The results showed Alhurra -- in its first two months -- is being watched by an average 29 percent of the satellite-equipped households in seven countries, including a high of 44 percent in Kuwait and a low of 18 percent in Egypt.
The survey also found that an average 53 percent of the viewers consider the channel programming to be reliable or somewhat reliable. This includes a high of 70 percent reliability felt by Saudis and a low of 37 percent reliability among Syrians.
"I was very surprised by these numbers," considering all the negative press in the region saying no one is watching Alhurra and the fact that a religious "fatwa" edict was issued against the channel in Saudi Arabia, said Norman Pattiz of the Broadcasting Board of Governors.
"Within the first two months of broadcasting Alhurra has quickly established itself as a player among satellite stations in the Middle East," he told a news conference.
Some 40 percent of people in the Middle East have access to satellite television, Pattiz said.
Many Arab critics have argued that President George W. Bush launched Alhurra, the "Free One," as a propaganda tool to advance a war on Islam.
The Americans contend the TV channel is needed to compete for the hearts and minds of Muslims against pan-Arabic stations Al-Jazeera and Al-Arabiya, which U.S. officials charge often distort U.S. policy and are hostile to it.
Pattiz said the survey numbers for Al-Jazeera and Al-Arabiya are much higher but still the results for Alhurra are "great indicators."
"Our product is credibility in news and information. If we don't have that, we're dead in the water," he said.

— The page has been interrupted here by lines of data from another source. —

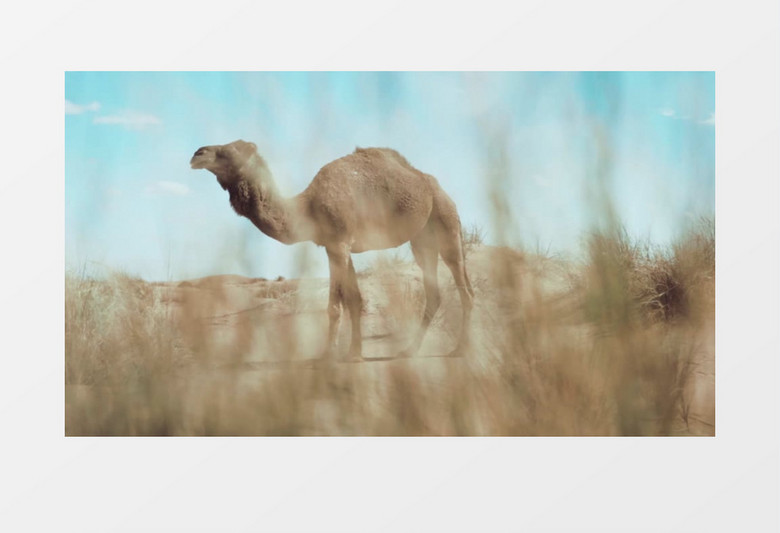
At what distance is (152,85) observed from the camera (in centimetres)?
743

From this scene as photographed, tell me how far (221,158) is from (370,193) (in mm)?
1070

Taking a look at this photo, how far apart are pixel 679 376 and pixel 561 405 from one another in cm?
86

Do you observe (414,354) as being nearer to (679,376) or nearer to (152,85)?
(679,376)

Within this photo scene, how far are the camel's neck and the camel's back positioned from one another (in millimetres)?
184

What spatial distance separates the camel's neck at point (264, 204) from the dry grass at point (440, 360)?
0.38 metres

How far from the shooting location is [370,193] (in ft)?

The station operates 24 hours a day every day and aims to "present U.S. policies accurately and credibly" through full discussions representing a variety of viewpoints, he added.
Pattiz said Alhurra and the U.S.-funded Radio Sawa, which also operates in the Middle East, still have hurdles to overcome in winning viewers and listeners.
But experience is proving that "if you give them an example of product that is balanced and that clearly tells all sides of the issues ... then they will come, and they have," he said.
The Alhurra survey was conducted in Beirut, Lebanon; Damascus and Aleppo in Syria; Abu Dhabi and Dubai in the United Arab Emirates; Cairo and Alexandria in Egypt; Kuwait City; Amman, Irbid and Zarqa in Jordan; and Riyadh and Jeddah in Saudi Arabia.